The objective of this study is to investigate spatial structures of error in the assessment of continuous raster data. The use of conventional diagnostics of error often overlooks the possible spatial variation in error because such diagnostics report only average error or deviation between predicted and reference values. In this respect, this work uses a moving window (kernel) approach to generate geographically weighted (GW) versions of the mean signed deviation, the mean absolute error and the root mean squared error and to quantify their spatial variations. Such approach computes local error diagnostics from data weighted by its distance to the centre of a moving kernel and allows to map spatial surfaces of each type of error. In addition, a GW correlation analysis between predicted and reference values provides an alternative view of local error. These diagnostics are applied to two earth observation case studies. The results reveal important spatial structures of error and unusual clusters of error can be identified through Monte Carlo permutation tests. The first case study demonstrates the use of GW diagnostics to fractional impervious surface area datasets generated by four different models for the Jakarta metropolitan area, Indonesia. The GW diagnostics reveal where the models perform differently and similarly, and found areas of under-prediction in the urban core, with larger errors in peri-urban areas.

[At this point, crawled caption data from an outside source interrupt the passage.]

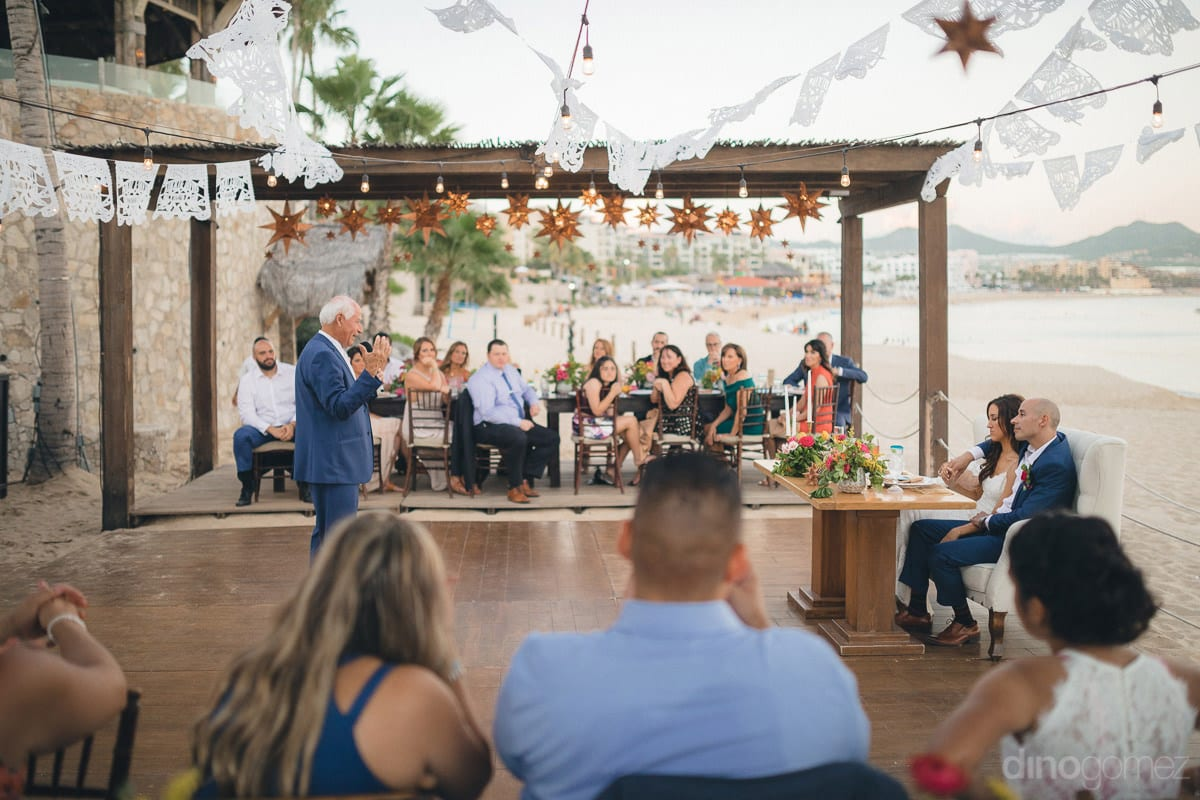 A gentleman is speaking a few words for the lovely newly married couple in the presence of all the wedding guests at the beachside- Nikki and David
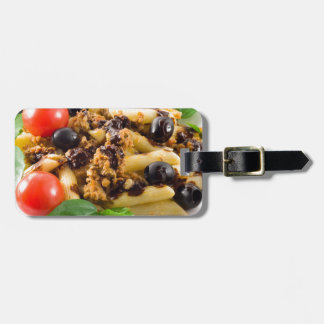 Pasta with bolognese sauce, beef meat, olives luggage tag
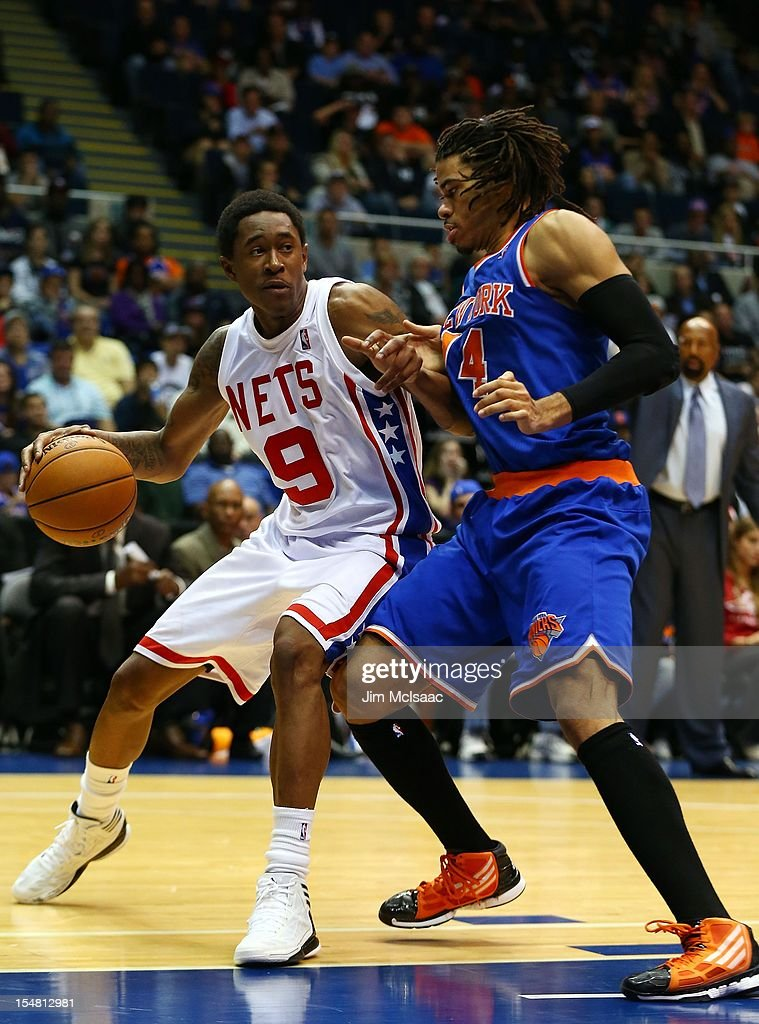 MarShon Brooks #9 of the Brooklyn Nets in action against Chris Copeland #14 of the New York Knicks during a preseason game at Nassau Coliseum on October 24 2012 in Uniondale, New York The Knicks defeated the Nets 97-95.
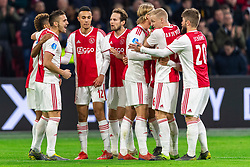 13-03-2019 NED: Ajax - PEC Zwolle, Amsterdam<br /> Ajax has booked an oppressive victory over PEC Zwolle without entertaining the public 2-1 / Dusan Tadic #10 of Ajaxscores 1-0, Noussair Mazraoui #12 of Ajax, Kasper Dolberg #25 of Ajax, Daley Blind #17 of Ajax, Donny van de Beek #6 of Ajax, Lasse Schone #20 of Ajax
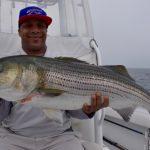 Man Holding Medium Striped Bass Catch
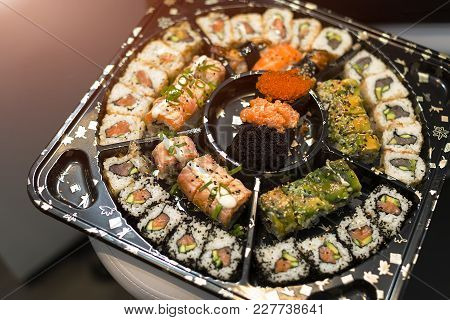 Sushi Set Nigiri And Sushi Rolls On Wooden Serving Board With Soy Sauce And Chopsticks Over Black St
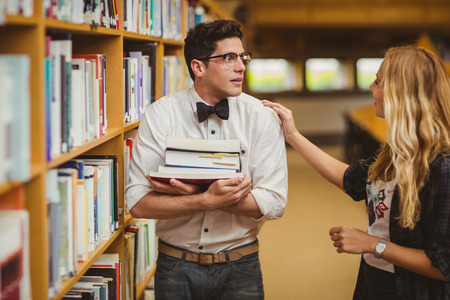 man studying: Embarrassed nerd meeting up a girl in library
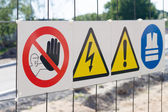 Warning signs on fence at construction site — Stock Photo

The second case study uses the GW diagnostics to four remotely sensed aboveground biomass datasets for the Yucatan Peninsula, Mexico. The mapping of GW diagnostics provides a means to compare the accuracy of these four continuous raster datasets locally. The discussion considers the relative nature of diagnostics of error, determining moving window size and issues around the interpretation of different error diagnostic measures. Investigating spatial structures of error hidden in conventional diagnostics of error provides informative descriptions of error in continuous raster data.

Highlights

  • All spatial data are subject to error

  • The negative msd values indicate that all four models under-predict, where Random Forest (RF) regression provides the closest msd to zero (−2.95) and less errors than the other three models, with the smallest mae (15.51) and rmse (21.34) and the largest r (0.73)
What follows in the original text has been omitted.